The Insufficiency of the Plaintiffs' Complaint
Plaintiffs appeal the district court's dismissal of their motion for summary judgment based on the complaint's failure to sufficiently provide notice of its additional claims. Plaintiffs' third amended complaint claimed that Ethicon's failure to pay FLSA-required wages was "included, but not limited to, failing to pay them for time spent donning and doffing clean room clothing." In their motion for summary judgment, plaintiffs claimed, for the first time, that they were entitled to compensation for additional work-related activities.
Whether a complaint gives reasonable notice of a claim is a "pure question of law." Evans v. McClain of Ga., Inc., 131 F.3d 957, 964 n.2 (11th Cir. 1997). This court reviews questions of law de novo. Williams v. Fab-Con, Inc., 990 F.2d 228, 230 (5th Cir. 1993). After reviewing the plaintiffs' complaint and the record we find that the plaintiffs did not plead their additional claims with sufficient specificity to put Ethicon on notice, and the district court did not err in dismissing them.
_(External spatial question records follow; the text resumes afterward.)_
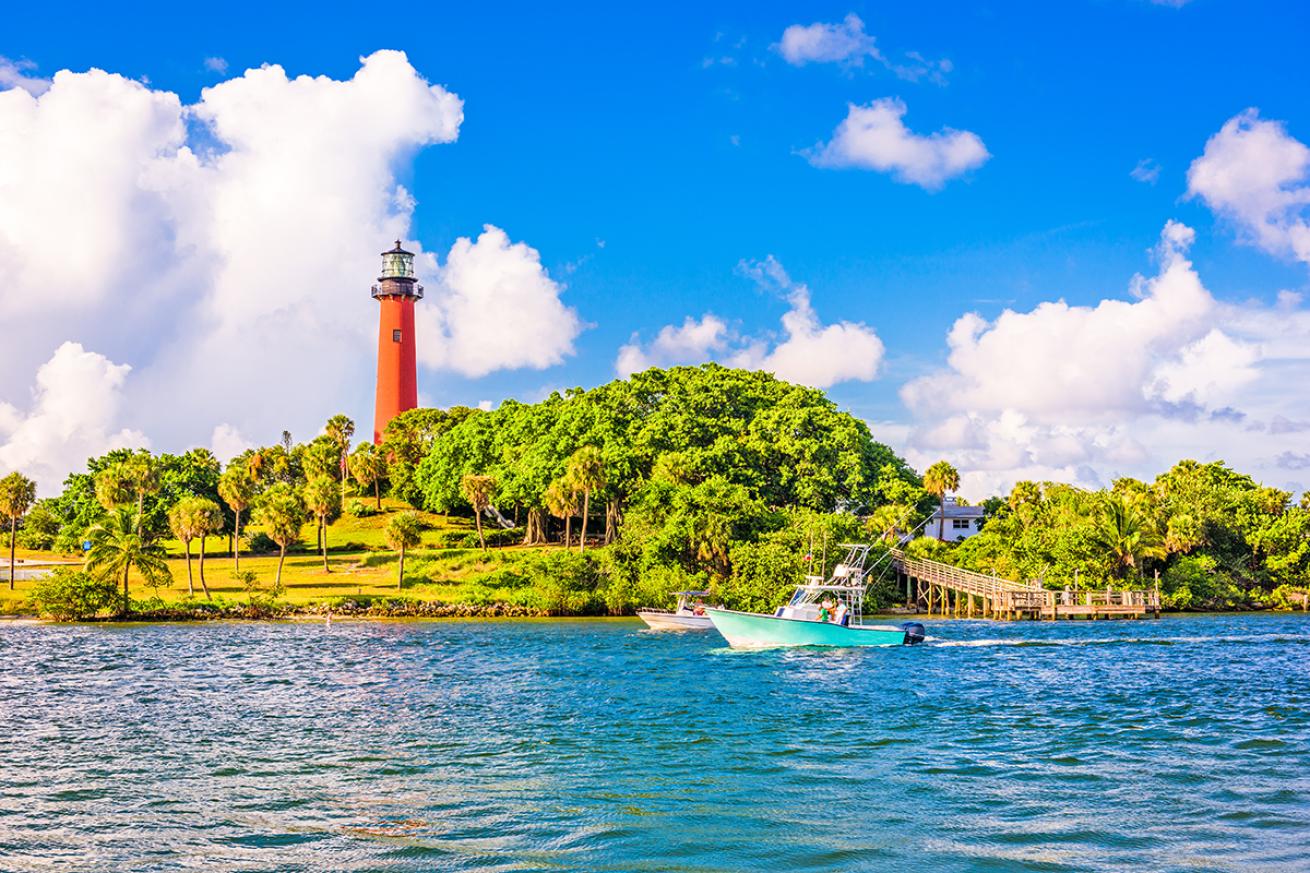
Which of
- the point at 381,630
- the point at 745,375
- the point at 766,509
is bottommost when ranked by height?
the point at 381,630

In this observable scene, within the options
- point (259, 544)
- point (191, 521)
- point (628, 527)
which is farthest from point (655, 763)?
point (259, 544)

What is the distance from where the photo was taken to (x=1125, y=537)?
82.2 m

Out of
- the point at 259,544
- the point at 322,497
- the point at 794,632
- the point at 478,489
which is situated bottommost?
the point at 794,632

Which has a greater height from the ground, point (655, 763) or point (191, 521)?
point (191, 521)

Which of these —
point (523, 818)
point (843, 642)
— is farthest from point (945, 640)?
point (523, 818)

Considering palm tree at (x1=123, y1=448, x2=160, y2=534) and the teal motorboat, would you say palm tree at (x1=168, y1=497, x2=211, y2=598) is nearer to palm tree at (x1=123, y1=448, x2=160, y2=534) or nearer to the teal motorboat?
palm tree at (x1=123, y1=448, x2=160, y2=534)

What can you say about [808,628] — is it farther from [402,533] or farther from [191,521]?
[191,521]

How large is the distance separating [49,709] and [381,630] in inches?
1243

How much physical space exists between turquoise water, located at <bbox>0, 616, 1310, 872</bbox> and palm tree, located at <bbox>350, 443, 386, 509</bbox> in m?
67.3

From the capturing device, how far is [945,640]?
56.6m

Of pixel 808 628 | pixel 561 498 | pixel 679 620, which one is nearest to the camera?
pixel 808 628

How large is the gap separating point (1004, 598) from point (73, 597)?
2296 inches

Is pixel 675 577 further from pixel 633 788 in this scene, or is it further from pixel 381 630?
pixel 633 788

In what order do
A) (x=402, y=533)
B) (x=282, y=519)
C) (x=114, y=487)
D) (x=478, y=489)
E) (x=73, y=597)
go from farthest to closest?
(x=114, y=487), (x=478, y=489), (x=282, y=519), (x=402, y=533), (x=73, y=597)
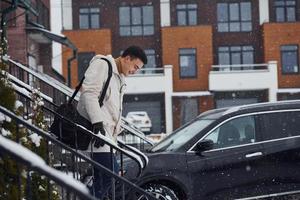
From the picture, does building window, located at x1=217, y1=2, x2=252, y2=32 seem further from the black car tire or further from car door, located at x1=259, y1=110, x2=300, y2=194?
the black car tire

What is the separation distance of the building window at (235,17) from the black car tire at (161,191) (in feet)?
103

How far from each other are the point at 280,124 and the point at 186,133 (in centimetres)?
137

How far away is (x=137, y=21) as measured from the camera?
3838 centimetres

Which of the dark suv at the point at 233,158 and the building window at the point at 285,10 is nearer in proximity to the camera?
the dark suv at the point at 233,158

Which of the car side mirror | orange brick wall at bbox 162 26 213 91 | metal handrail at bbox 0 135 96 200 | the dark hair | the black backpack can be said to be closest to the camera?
metal handrail at bbox 0 135 96 200

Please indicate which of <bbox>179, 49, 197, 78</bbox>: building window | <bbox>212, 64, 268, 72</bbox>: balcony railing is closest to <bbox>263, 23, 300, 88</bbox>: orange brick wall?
<bbox>212, 64, 268, 72</bbox>: balcony railing

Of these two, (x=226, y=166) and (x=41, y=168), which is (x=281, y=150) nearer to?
(x=226, y=166)

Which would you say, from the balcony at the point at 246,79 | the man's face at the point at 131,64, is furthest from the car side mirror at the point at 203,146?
the balcony at the point at 246,79

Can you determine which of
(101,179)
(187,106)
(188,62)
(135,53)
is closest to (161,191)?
(101,179)

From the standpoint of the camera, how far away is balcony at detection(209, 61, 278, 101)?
116ft

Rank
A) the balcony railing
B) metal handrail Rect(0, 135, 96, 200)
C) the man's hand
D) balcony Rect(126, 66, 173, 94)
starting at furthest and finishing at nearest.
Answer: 1. the balcony railing
2. balcony Rect(126, 66, 173, 94)
3. the man's hand
4. metal handrail Rect(0, 135, 96, 200)

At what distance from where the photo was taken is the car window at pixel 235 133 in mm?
8180

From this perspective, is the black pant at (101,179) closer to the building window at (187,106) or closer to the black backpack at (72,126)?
the black backpack at (72,126)

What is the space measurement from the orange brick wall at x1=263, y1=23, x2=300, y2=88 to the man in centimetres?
3169
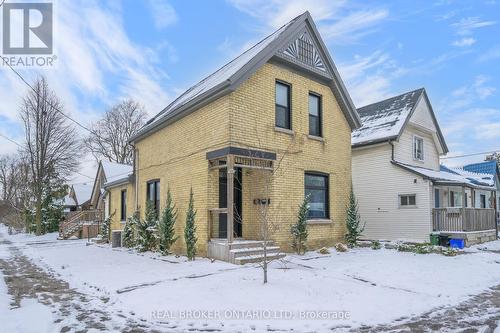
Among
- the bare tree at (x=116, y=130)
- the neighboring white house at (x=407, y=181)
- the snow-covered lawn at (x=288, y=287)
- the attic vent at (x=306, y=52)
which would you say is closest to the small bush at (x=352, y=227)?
the snow-covered lawn at (x=288, y=287)

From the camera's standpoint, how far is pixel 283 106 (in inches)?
523

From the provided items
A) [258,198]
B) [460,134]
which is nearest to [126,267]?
[258,198]

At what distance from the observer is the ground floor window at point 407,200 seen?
17.5 m

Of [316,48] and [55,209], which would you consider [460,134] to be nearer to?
[316,48]

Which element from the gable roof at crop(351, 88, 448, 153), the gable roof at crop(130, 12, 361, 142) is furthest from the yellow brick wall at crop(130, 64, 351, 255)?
the gable roof at crop(351, 88, 448, 153)

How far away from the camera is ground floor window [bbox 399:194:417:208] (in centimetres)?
1748

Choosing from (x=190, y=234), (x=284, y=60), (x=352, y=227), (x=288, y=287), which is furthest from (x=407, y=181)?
(x=288, y=287)

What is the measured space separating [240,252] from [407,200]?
10463 millimetres

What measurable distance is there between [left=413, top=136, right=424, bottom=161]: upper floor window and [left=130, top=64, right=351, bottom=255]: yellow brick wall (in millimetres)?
6623

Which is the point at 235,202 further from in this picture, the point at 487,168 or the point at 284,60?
the point at 487,168

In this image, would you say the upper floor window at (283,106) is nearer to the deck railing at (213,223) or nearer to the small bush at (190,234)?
the deck railing at (213,223)

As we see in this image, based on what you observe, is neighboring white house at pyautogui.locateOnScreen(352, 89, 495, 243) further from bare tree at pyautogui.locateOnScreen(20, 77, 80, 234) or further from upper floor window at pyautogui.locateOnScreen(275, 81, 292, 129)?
bare tree at pyautogui.locateOnScreen(20, 77, 80, 234)

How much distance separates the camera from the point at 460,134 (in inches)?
1296

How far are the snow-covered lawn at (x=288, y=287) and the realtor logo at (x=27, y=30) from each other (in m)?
7.75
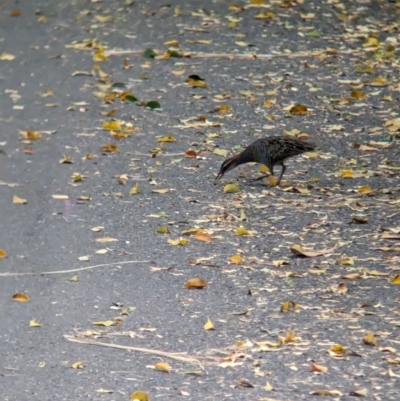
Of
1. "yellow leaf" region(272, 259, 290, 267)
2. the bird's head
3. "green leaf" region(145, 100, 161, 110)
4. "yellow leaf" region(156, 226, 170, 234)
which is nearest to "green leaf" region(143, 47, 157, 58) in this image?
"green leaf" region(145, 100, 161, 110)

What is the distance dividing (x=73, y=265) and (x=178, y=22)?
663cm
The District Court's Error in Unfiling Consents to Sue
The FLSA allows multiple employees to bring action against an employer on behalf of themselves and other employees similarly situated, but each employee must file a written consent to sue with the court. 29 U.S.C. § 216(b). Although certain consents were filed for individuals other than the named plaintiffs, the district court ordered that these consents be unfiled. Plaintiffs appeal this order. The Court need not reach this issue, however, because we find that the district court's grant of summary judgment was proper and rendered the filing issue moot.
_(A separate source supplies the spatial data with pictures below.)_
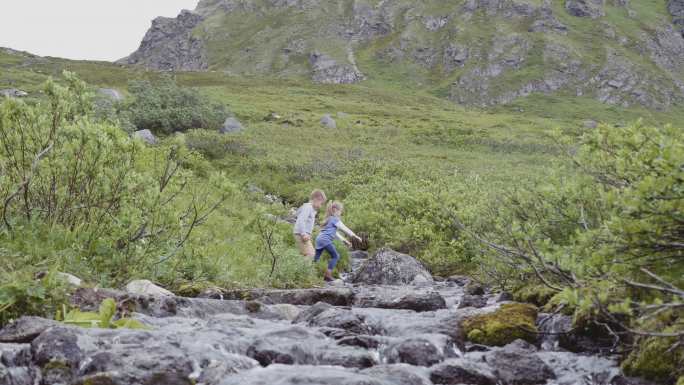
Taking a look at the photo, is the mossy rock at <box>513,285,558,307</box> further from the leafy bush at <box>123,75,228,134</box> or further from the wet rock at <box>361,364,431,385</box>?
the leafy bush at <box>123,75,228,134</box>

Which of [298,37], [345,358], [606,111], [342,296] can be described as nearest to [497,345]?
[345,358]

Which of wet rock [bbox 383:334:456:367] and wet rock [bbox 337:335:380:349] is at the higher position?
wet rock [bbox 383:334:456:367]

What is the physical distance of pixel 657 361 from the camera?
5488 millimetres

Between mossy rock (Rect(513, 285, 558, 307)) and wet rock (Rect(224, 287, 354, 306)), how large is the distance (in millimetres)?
2932

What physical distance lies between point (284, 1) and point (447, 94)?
7874 centimetres

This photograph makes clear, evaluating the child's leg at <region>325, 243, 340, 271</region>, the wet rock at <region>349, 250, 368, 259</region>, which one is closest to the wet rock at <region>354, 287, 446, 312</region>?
the child's leg at <region>325, 243, 340, 271</region>

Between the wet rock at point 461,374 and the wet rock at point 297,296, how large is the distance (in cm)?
445

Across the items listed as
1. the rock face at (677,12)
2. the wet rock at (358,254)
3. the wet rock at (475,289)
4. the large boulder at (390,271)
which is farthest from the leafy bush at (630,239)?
the rock face at (677,12)

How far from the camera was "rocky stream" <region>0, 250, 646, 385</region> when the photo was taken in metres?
5.31

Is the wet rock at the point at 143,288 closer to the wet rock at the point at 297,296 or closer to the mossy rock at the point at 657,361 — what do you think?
the wet rock at the point at 297,296

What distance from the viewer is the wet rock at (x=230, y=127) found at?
45.2m

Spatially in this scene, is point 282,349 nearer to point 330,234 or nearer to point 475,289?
point 475,289

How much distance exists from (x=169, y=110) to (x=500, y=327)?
3706 cm

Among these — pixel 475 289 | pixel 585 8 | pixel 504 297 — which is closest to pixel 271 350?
pixel 504 297
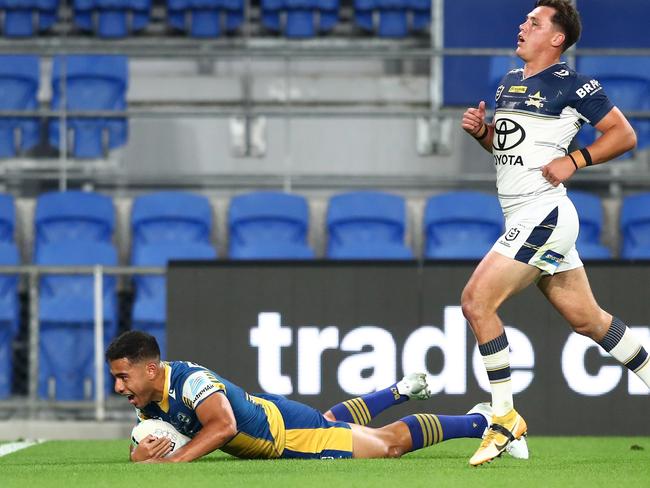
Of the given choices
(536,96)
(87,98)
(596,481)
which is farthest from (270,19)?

Having carefully reviewed the record of this case and the parties' respective briefing and for the reasons set forth above, we conclude that the district court did not err in granting summary judgment in favor of the defendant, Ethicon. We therefore AFFIRM the district court's decision.
Apparently, the employees wanted a clock for punching in so that they could be compensated for the time spent in the gowning area.
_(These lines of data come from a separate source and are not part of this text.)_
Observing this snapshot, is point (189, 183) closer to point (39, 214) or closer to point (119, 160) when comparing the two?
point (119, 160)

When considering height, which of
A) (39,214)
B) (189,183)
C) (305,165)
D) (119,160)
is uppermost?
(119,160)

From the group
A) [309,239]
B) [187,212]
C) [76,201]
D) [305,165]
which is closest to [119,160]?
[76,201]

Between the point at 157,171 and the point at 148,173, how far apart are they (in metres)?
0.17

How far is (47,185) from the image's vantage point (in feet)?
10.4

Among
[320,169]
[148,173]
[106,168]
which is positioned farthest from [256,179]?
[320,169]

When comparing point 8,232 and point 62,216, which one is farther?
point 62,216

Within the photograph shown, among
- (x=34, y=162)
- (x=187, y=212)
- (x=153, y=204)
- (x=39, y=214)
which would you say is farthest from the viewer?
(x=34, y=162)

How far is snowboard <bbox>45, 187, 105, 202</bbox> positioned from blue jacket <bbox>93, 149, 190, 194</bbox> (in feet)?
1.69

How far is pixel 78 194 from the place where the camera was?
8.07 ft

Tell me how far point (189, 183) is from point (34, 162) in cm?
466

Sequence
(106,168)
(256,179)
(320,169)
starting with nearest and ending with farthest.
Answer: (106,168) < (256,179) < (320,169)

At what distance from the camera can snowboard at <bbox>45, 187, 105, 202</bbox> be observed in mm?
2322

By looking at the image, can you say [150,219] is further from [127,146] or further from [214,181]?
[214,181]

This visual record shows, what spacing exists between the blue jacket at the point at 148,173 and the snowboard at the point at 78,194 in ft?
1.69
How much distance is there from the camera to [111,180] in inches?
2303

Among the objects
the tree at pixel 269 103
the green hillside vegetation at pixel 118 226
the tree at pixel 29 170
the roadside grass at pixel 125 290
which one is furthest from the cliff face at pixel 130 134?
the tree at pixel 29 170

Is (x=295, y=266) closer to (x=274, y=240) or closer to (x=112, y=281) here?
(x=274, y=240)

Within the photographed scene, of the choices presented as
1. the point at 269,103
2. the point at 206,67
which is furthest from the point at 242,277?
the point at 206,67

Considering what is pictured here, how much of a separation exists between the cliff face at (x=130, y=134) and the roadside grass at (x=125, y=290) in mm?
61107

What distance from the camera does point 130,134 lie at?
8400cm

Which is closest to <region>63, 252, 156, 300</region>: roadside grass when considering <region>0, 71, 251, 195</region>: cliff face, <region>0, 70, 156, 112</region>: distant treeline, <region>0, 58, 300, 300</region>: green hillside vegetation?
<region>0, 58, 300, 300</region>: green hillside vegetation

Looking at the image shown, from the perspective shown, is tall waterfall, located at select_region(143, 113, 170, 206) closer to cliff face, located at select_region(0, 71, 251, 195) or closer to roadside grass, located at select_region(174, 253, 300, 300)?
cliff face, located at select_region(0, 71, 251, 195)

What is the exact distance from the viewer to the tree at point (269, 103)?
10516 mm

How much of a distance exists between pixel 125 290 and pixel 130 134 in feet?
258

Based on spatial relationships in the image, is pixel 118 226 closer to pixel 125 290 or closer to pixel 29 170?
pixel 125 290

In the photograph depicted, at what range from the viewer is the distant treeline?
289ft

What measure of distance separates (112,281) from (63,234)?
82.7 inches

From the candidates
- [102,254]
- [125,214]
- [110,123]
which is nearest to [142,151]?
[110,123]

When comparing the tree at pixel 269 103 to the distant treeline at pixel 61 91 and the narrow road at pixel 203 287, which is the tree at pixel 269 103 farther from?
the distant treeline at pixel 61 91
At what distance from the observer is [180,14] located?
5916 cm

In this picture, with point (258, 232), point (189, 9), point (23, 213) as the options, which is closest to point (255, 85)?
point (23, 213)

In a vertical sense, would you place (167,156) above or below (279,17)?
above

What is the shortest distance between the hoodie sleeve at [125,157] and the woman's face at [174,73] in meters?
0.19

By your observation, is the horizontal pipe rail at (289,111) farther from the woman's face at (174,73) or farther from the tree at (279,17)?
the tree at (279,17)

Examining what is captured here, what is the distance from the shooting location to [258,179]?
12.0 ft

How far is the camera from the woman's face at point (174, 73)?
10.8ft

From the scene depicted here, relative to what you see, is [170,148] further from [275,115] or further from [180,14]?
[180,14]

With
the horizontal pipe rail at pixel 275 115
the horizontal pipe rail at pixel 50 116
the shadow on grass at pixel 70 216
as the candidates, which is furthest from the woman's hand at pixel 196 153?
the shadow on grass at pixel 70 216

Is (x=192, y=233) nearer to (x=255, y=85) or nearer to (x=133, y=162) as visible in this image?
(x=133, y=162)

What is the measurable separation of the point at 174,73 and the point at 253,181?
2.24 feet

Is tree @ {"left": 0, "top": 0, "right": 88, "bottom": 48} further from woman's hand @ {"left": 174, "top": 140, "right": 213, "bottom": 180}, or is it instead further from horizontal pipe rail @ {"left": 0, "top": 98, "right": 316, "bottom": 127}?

29 U.S.C. § 203(o) specifically states:
Hours Worked - In determining for the purposes of sections 206 and 207 of this title the hours for which an employee's employed, there shall be excluded any time spent in changing clothes or washing at the beginning or end of each workday which was excluded from measured working time during the week involved by the express terms of or by custom or practice under a bona fide collective-bargaining agreement applicable to the particular employee.
The plaintiffs attempt to distinguish their case by claiming that the sanitary garments used in the present case are not "clothes" under § 203(o) and therefore, that section should not be applicable. The distinction plaintiffs make, however, is nonsensical. As the district court noted, Webster's defines "clothing" as "covering for the human body or garments in general." Webster's Third New Int'l Dictionary (1986). The plaintiffs here put on, among other things, (1) a lab coat; (2) dedicated shoes or shoe coverings; and (3) hair or beard coverings. These items all appear to fall under the definition of "clothes."